This work addresses the challenge of achieving stable linear mode connectivity (LMC) in differentiable tree ensemble models—a property long observed in neural networks but elusive in tree-based architectures. Unlike neural networks, where neuron permutation symmetry facilitates LMC, we identify subtree flipping and split-order invariance as fundamental obstructions to LMC in trees. To overcome this, we propose a novel decision-list-based tree architecture that intrinsically avoids these invariances, thereby enabling structural LMC guarantees. Our method integrates invariance-aware modeling, decision-list parameterization, and optimization-path connectivity verification. Empirical evaluation across multiple benchmark datasets demonstrates that linear interpolations between independently trained models incur less than 1% performance degradation—without requiring any symmetry alignment procedures. This substantially enhances the feasibility and robustness of parameter-space operations such as model merging, marking the first successful realization of stable LMC in differentiable tree ensembles.

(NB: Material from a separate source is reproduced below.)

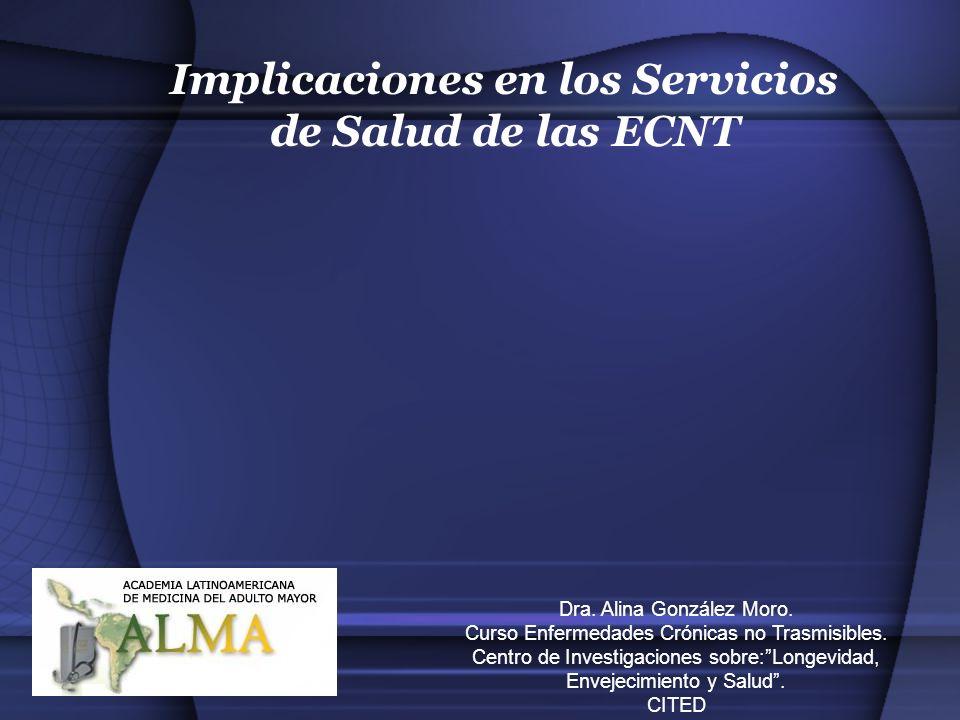 Implicaciones en los Servicios de Salud de las ECNT Dra. Alina González Moro. Curso Enfermedades Crónicas no Trasmisibles. Centro de Investigaciones s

Linear Mode Connectivity (LMC) refers to the phenomenon that performance remains consistent for linearly interpolated models in the parameter space. For independently optimized model pairs from different random initializations, achieving LMC is considered crucial for understanding the stable success of the non-convex optimization in modern machine learning models and for facilitating practical parameter-based operations such as model merging. While LMC has been achieved for neural networks by considering the permutation invariance of neurons in each hidden layer, its attainment for other models remains an open question. In this paper, we first achieve LMC for soft tree ensembles, which are tree-based differentiable models extensively used in practice. We show the necessity of incorporating two invariances: subtree flip invariance and splitting order invariance, which do not exist in neural networks but are inherent to tree architectures, in addition to permutation invariance of trees. Moreover, we demonstrate that it is even possible to exclude such additional invariances while keeping LMC by designing decision list-based tree architectures, where such invariances do not exist by definition. Our findings indicate the significance of accounting for architecture-specific invariances in achieving LMC.